DENVER - Rural lawmakers beat back several fee increases for water users Tuesday, leaving state water administrators $2.5 million short next year.
The Legislature's budget committee wanted to increase well fees to $665 starting March 1, a dramatic and sudden jump from the current $100. Senate Bill 216 was the last and most controversial part of the budget-balancing package for the 2008-09 year.
Rural lawmakers forced the bill to be sent to the House Agriculture Committee, which voted 9-4 against the fees Tuesday.
Instead, the bill now takes about $530,000 out of the Governor's Energy Office to make up this year's deficit in the State Engineer's Office, which administers water rights.
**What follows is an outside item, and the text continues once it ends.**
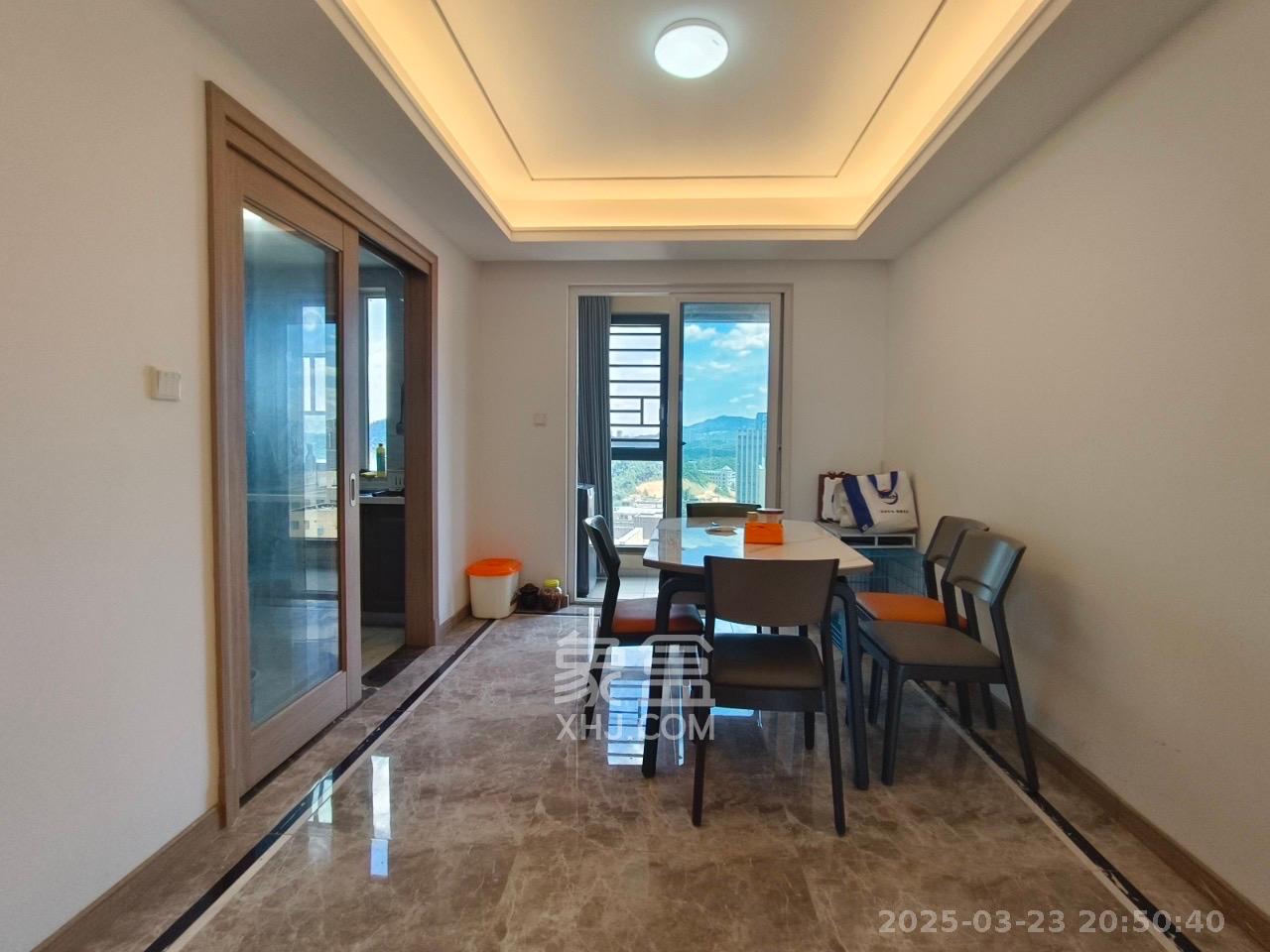 金地中交麓谷香颂(金地中交雅苑) 3室2厅2卫 3400.0元/月 金地中交麓谷香颂(金地中交雅苑) 3室2厅2卫 3400.0元/月室内图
The Legislature started sending money to the Governor's Energy Office in 2006 to pay for low-income people to weatherize their homes. The office has about $500,000 it hasn't spent this year, said Rep. Kathleen Curry, D-Gunnison, chairwoman of the Agriculture Committee.
In part, it was a philosophical debate about who should pay for the State Engineer's Office - water rights owners or the public through regular tax payments.
"There's no doubt in my mind that the public as a whole benefits from proper administration of water rights and making sure our dams are safe," said Rep. Frank McNulty, R-Highlands Ranch.
But the bill's sponsor, Rep. Jack Pommer, D-Boulder, said it's not unfair to water users because ever since the Taxpayer's Bill of Rights in 1992, Colorado has been moving toward user fees for many government services.
"I think when you compare it to all the other things in the state that are paid for by user fees, this fits squarely in with those," Pommer said.
The fight is far from over. The full House and full Senate have to approve the Agriculture Committee's action on SB 216, and even then, the bill doesn't provide enough money to hire more water commissioners who will be needed this spring, said State Engineer Dick Wolfe.
And Wolfe's office is $2.5 million short for the next budget year, which starts July 1.
Curry's Agriculture Committee will continue to work on providing funds for the State Engineer's Office budget today.
The Colorado Water Congress supported a smaller fee increase, and several representatives said Tuesday that water fees will have to increase in the future to keep the State Engineer's Office properly funded.